__Extracted entries__.

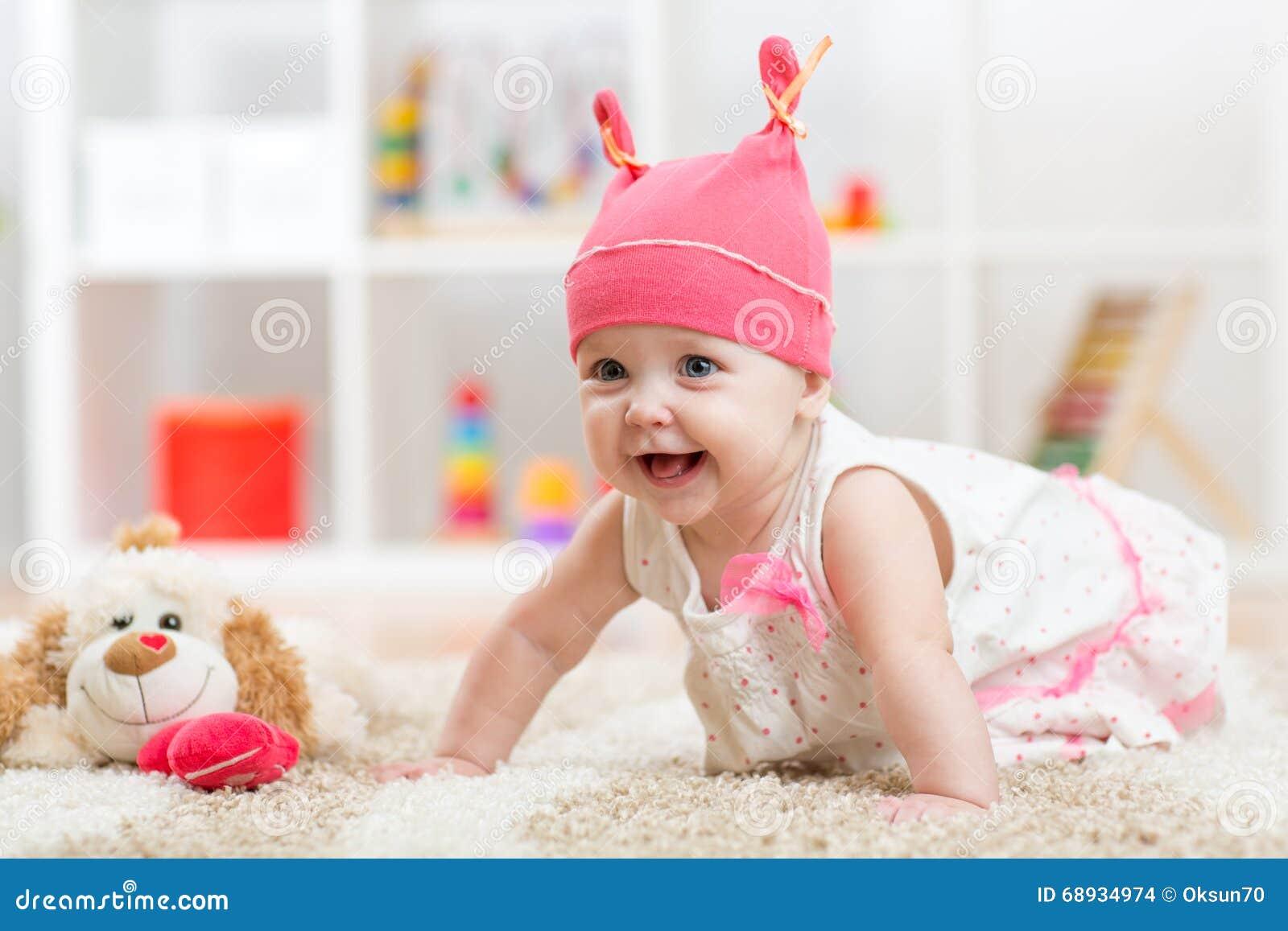 Bébé mignon avec le jouet rampant sur le plancher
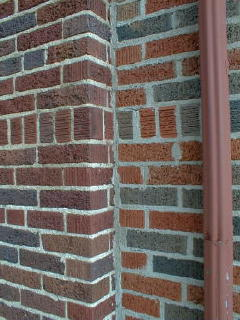 Here is a huge mistake.  They matched texture perfectly but the newer brick on the right has too much orange in it.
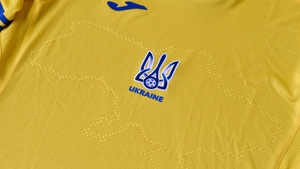 The uniforms feature the silhouette of Ukraine that includes Russia-annexed Crimea and the separatist-controlled regions of Donetsk and Lugansk as well as slogans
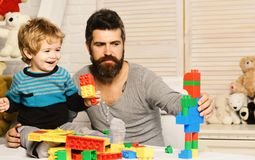 Family and childhood concept. Man and boy play together. On wooden wall background. Dad and kid build of plastic blocks. Father and son with happy faces create stock image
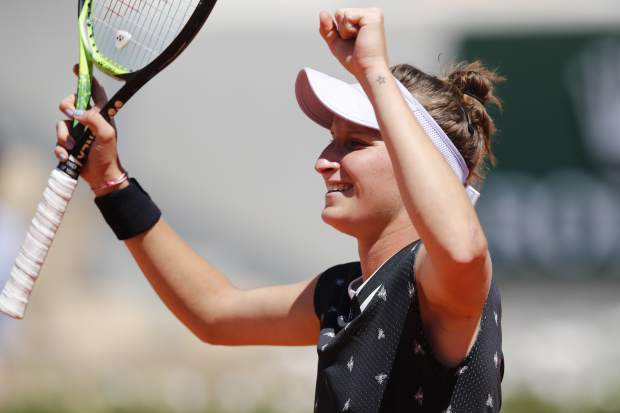 Marketa Vondrousova of the Czech Republic celebrates winning her fourth round match of the French Open tennis tournament against Latvia's Anastasija Sevastova in two sets 6-2, 6-0, at the Roland Garros stadium in Paris, Sunday, June 2, 2019. (AP Photo/Christophe Ena)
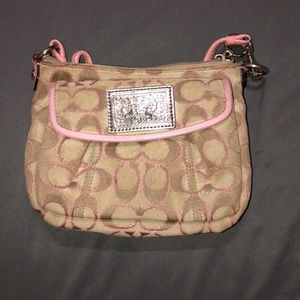 Small Coach crossbody bag. Pink and beige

__Task prompt__. Would you write out the material above in full, exactly as given, except for its pictures?

__Expected answer__.
 Bébé mignon avec le jouet rampant sur le plancher
 Here is a huge mistake.  They matched texture perfectly but the newer brick on the right has too much orange in it.
 The uniforms feature the silhouette of Ukraine that includes Russia-annexed Crimea and the separatist-controlled regions of Donetsk and Lugansk as well as slogans
 Family and childhood concept. Man and boy play together. On wooden wall background. Dad and kid build of plastic blocks. Father and son with happy faces create stock image
 Marketa Vondrousova of the Czech Republic celebrates winning her fourth round match of the French Open tennis tournament against Latvia's Anastasija Sevastova in two sets 6-2, 6-0, at the Roland Garros stadium in Paris, Sunday, June 2, 2019. (AP Photo/Christophe Ena)
 Small Coach crossbody bag. Pink and beige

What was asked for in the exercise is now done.